[Records supplied]

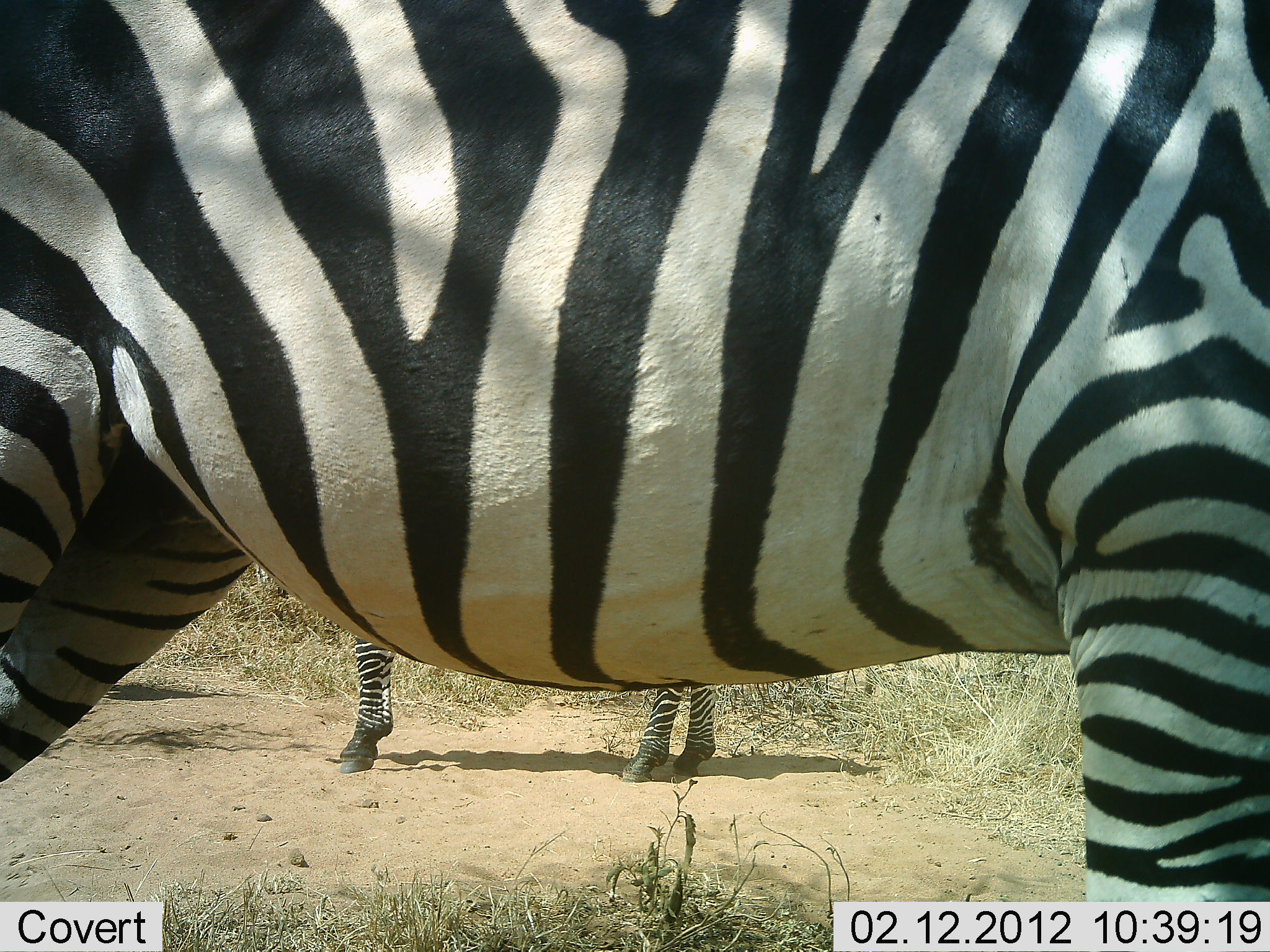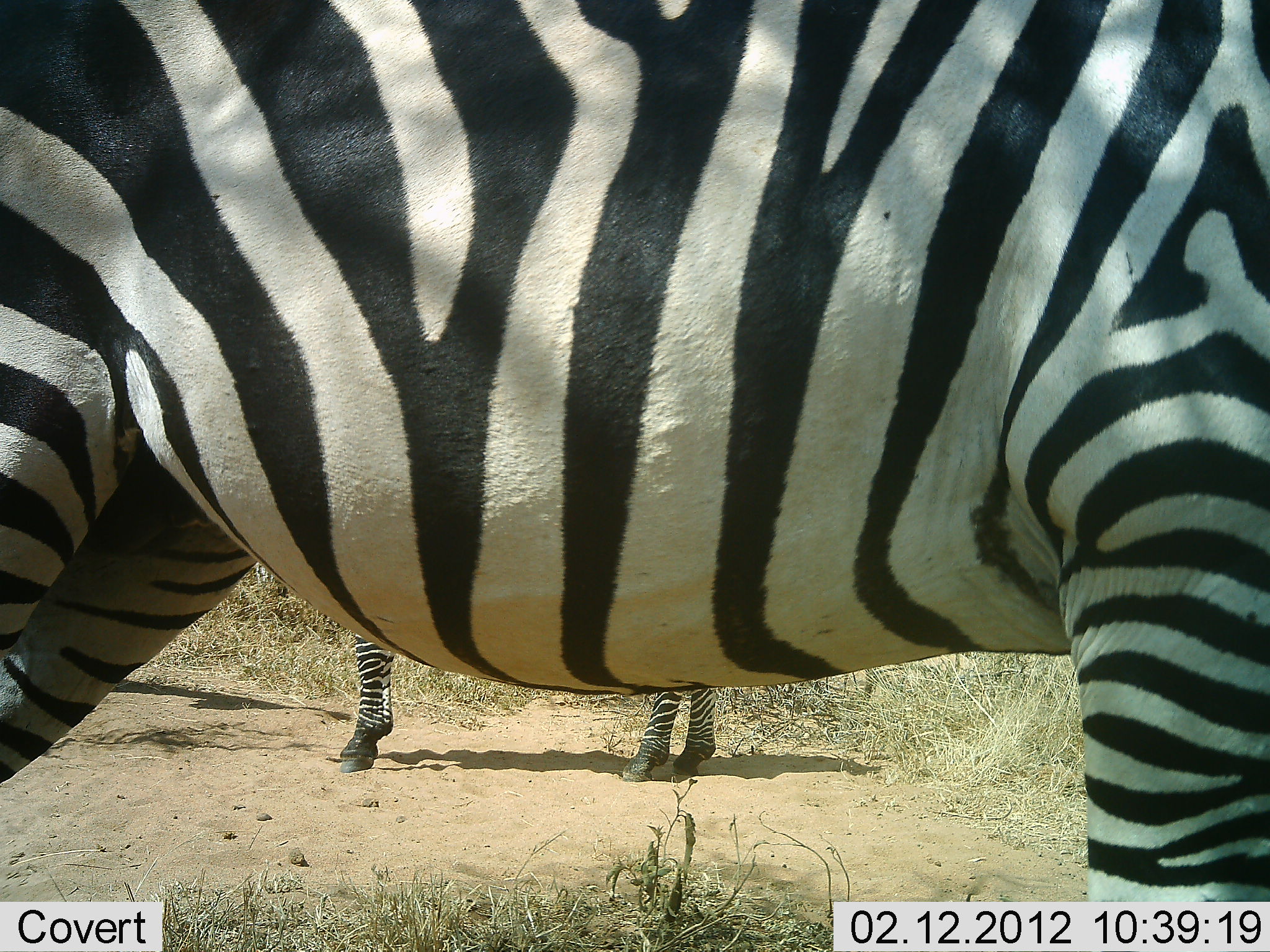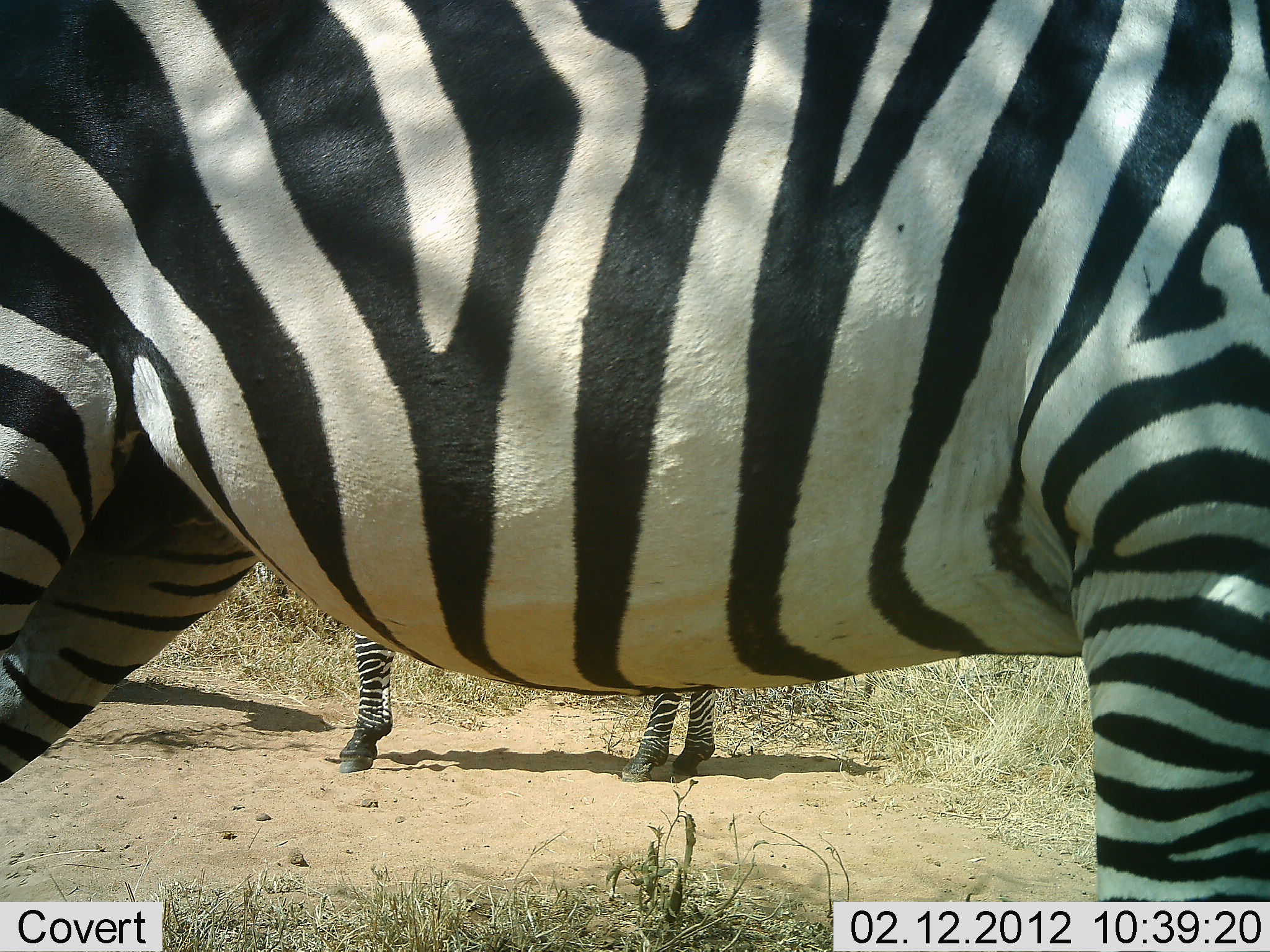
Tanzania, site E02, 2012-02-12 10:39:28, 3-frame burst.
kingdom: Animalia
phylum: Chordata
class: Mammalia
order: Perissodactyla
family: Equidae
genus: Equus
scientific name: Equus quagga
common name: plains zebra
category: zebra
Zebra (plains zebra) (Equus quagga), count 2. Behavior (volunteer vote fractions): standing 86%, resting 5%, moving 5%, interacting 5%. Young present (vote fraction): 9%. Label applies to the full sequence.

[/Records supplied]

**What you need to do:**
Since the copy must exclude the pictures, transcribe only the text of the records, word for word.

**Result:**
Tanzania, site E02, 2012-02-12 10:39:28, 3-frame burst.
kingdom: Animalia
phylum: Chordata
class: Mammalia
order: Perissodactyla
family: Equidae
genus: Equus
scientific name: Equus quagga
common name: plains zebra
category: zebra
Zebra (plains zebra) (Equus quagga), count 2. Behavior (volunteer vote fractions): standing 86%, resting 5%, moving 5%, interacting 5%. Young present (vote fraction): 9%. Label applies to the full sequence.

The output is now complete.